**TASK INSTRUCTIONS**
Retype each line of the material below word for word, leaving out the pictures.

-- -- --

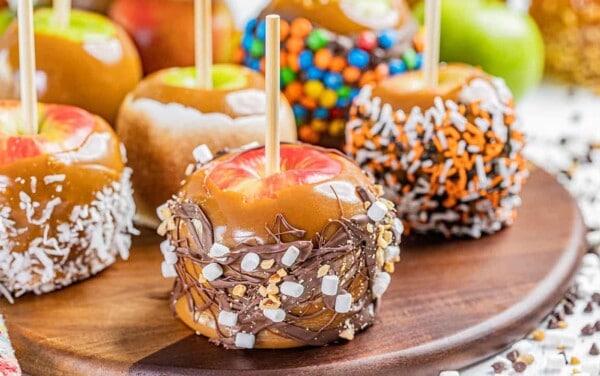 Close up view of caramel apples with various toppings.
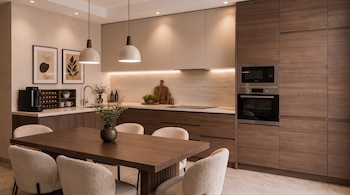 Una cocina moderna con mesa de comedor de madera, cinco sillas tapizadas, gabinetes, horno, microondas, fregadero, cafetera, plantas, cuadros y luces.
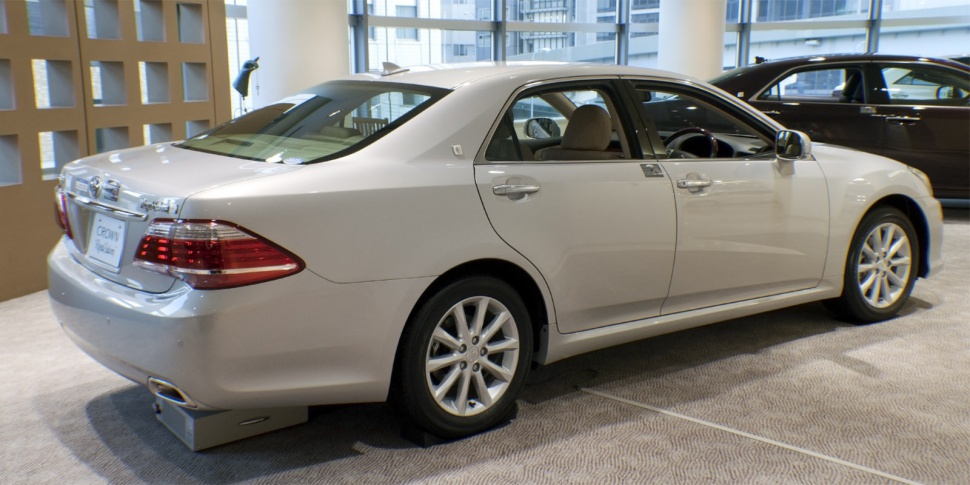 Rear and side view of sedan with alloy wheels and sleek body lines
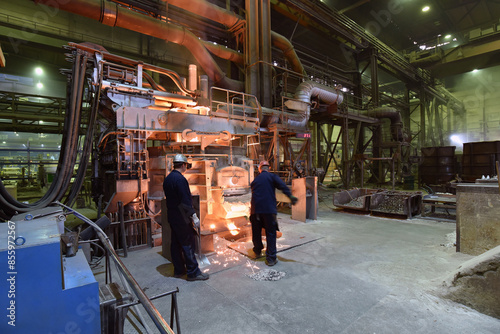Φωτογραφία Workers in protective equipment in a foundry during the production of steel comp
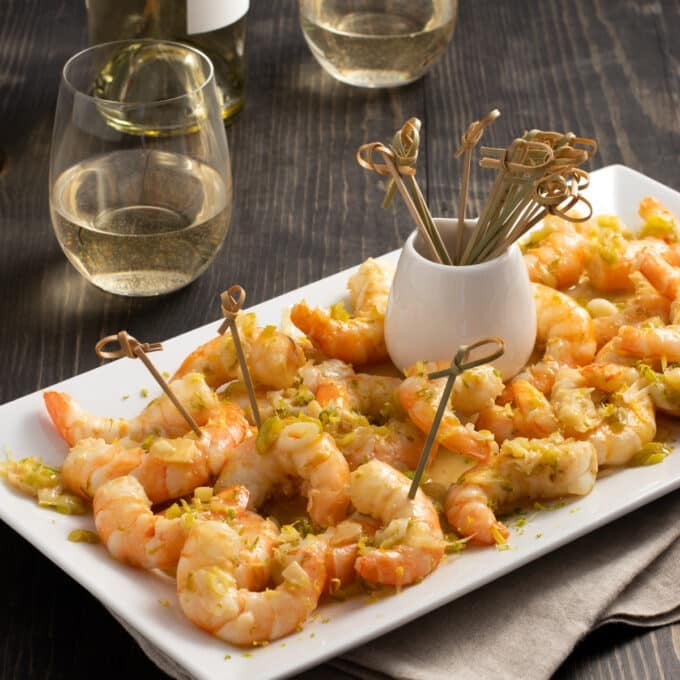 Shrimp scampi on a plate with little skewers.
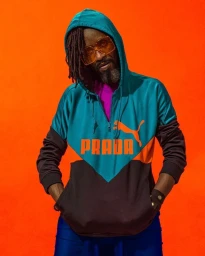 Man wearing a teal hoodie with orange Prada text and Puma logo, tinted orange glasses, and dreadlocks against an orange background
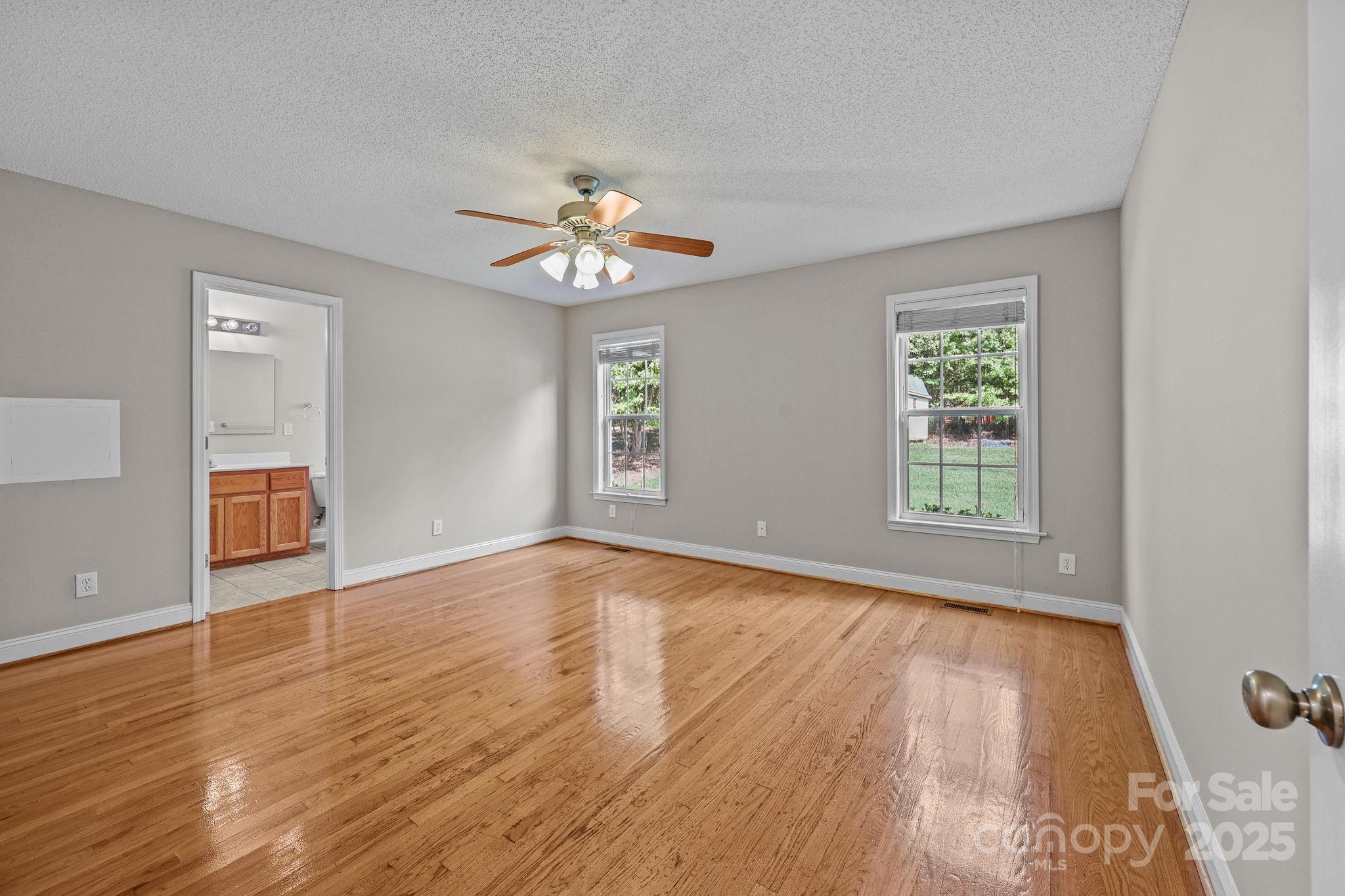 190 Teague Road Salisbury, NC 28146 - Photo 24 of 44 a view of an empty room with a window and wooden floor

-- -- --

**EXERCISE ANSWER**
 Close up view of caramel apples with various toppings.
 Una cocina moderna con mesa de comedor de madera, cinco sillas tapizadas, gabinetes, horno, microondas, fregadero, cafetera, plantas, cuadros y luces.
 Rear and side view of sedan with alloy wheels and sleek body lines
Φωτογραφία Workers in protective equipment in a foundry during the production of steel comp
 Shrimp scampi on a plate with little skewers.
 Man wearing a teal hoodie with orange Prada text and Puma logo, tinted orange glasses, and dreadlocks against an orange background
 190 Teague Road Salisbury, NC 28146 - Photo 24 of 44 a view of an empty room with a window and wooden floor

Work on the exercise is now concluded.